Quoted passage —
**********
MAR 10, 2015
Proselytism incompatible with India
Proselytism vs. Pluralism
It is difficult for me to discuss religious proselytism without relying upon my favorite sentiment in regards to the idea of “false religions”: The only false religions are those that proclaim that there are “false religions”.
And really, any debate about proselytism is really about “false religion”, regardless of how the missionary involved may attempt to “spin” that debate. And in order to truly understand the debate, we have to use the correct terminology, and there is no place on Earth where that terminology has become more confused than India.Essentially, in order to understand this debate, everyone involved has to understand the meanings of the words “Monotheism”, “Monism”, “Polytheism”, “Dualism”, and “Pantheism”, at a bare minimum. Monotheism and Polytheism are the two most confused of these terms, and therefore deserve the most discussion.
Monotheism is Exclusivism
Monotheism probably does not mean what you think it means. It is used at an academic level to mean one thing, while at a “layman’s” level, it has been simplified to mean the idea that there is only one God. And many Hindu people over the years have philosophically linked the idea of Brahman with that “one God”, concluding that Hinduism is therefore Monotheist. However, from an academic perspective, this is completely erroneous, as Sanatana Dharma cannot by definition be Monotheist, any more than the ancient Greek religion of Plato could be.
Right now, many of the readers of this article are probably becoming righteously indignant. They are thinking that Monotheism is “civilised” and Polytheism is “primitive”, and by saying that Hinduism is not Monotheist, I am inferring that it is “uncivilised” and “primitive”. Nothing could be further from the truth.
In fact, the academic definition of Monotheism is so much more than simply “One God”. It means really that the Monotheist believes that his God is the “Only God”, and that all other “Gods” are therefore either “evil demons” or non-existent (“Exclusivism”). One has only to look at Christianity to see that this is true. There are more divine beings in the Christian pantheon than simply Yahweh (“God”). There is the “Holy Trinity” of Jesus-Holy Ghost-God, and there is a pantheon of “angels”, “saints”, and other divine figures that feature throughout the Christian cosmology. And yet, Christians are able to legitimately call themselves “Monotheists”, because they believe that their religion is the only “true” religion, and that all others are “false”. That is what Monotheism means, not what you think it means.
**********
Tasks to carry out —
1. The essay on proselytism names the terms whose meanings everyone in the debate must understand at a bare minimum. List all of them.
2. Carry the essay on proselytism forward from its last sentence.

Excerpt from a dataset
**********
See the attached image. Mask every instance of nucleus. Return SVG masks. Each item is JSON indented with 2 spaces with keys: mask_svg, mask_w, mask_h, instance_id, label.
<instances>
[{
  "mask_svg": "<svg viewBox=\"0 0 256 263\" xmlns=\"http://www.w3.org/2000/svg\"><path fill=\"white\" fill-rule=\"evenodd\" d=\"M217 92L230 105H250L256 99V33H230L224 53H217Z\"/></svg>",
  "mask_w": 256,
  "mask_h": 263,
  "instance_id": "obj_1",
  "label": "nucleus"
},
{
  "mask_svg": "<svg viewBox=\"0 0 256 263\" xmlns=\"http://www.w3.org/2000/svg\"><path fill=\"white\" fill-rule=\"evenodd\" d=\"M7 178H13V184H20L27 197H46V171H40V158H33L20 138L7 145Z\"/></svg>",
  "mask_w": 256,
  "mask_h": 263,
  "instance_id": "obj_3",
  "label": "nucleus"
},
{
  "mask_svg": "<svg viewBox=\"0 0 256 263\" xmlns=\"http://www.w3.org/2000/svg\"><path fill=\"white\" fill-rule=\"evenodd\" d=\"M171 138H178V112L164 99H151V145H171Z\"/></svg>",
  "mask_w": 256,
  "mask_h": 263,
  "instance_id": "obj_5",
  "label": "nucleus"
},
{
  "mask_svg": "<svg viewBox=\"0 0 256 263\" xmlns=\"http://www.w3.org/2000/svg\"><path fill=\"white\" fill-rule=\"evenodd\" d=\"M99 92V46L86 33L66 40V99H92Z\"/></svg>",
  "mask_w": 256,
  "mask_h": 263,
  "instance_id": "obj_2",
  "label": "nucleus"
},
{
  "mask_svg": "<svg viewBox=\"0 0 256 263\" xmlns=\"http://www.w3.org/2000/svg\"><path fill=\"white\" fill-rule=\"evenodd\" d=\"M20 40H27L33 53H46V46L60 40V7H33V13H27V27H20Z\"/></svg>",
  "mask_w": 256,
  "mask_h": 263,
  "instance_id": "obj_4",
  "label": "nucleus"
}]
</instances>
**********
Written responses —
1. Monotheism, Monism, Polytheism, Dualism, Pantheism

2.
If you do not take my word for it, let me quote some scholars. My personal favorite is Dr. Jan Assmann, a German Egyptologist and expert in the study of the Judeo-Christian figure known as “Moses”. He differentiates between “Primary” religions and “Secondary” religions, and describes them thusly:
“Primary religions evolve historically over hundreds and thousands of years….Religions of this kind include the cultic and divine worlds of Egyptian, Babylonian and Greco-Roman antiquity, among many others. Secondary religions, by contrast, are those that owe their existence to an act of revelation and foundation, build on primary religions, and typically differentiate themselves from the latter by denouncing them as pagan, idolatry and superstition. All secondary religions … look down on the primary religions as pagan….These religions can therefore perhaps be characterised most adequately by the term “counterreligion.” For these religions, and for these religions alone, the truth to be proclaimed comes with an enemy to be fought.” (Jan Assmann, “The Price of Monotheism,” pp. 3-4)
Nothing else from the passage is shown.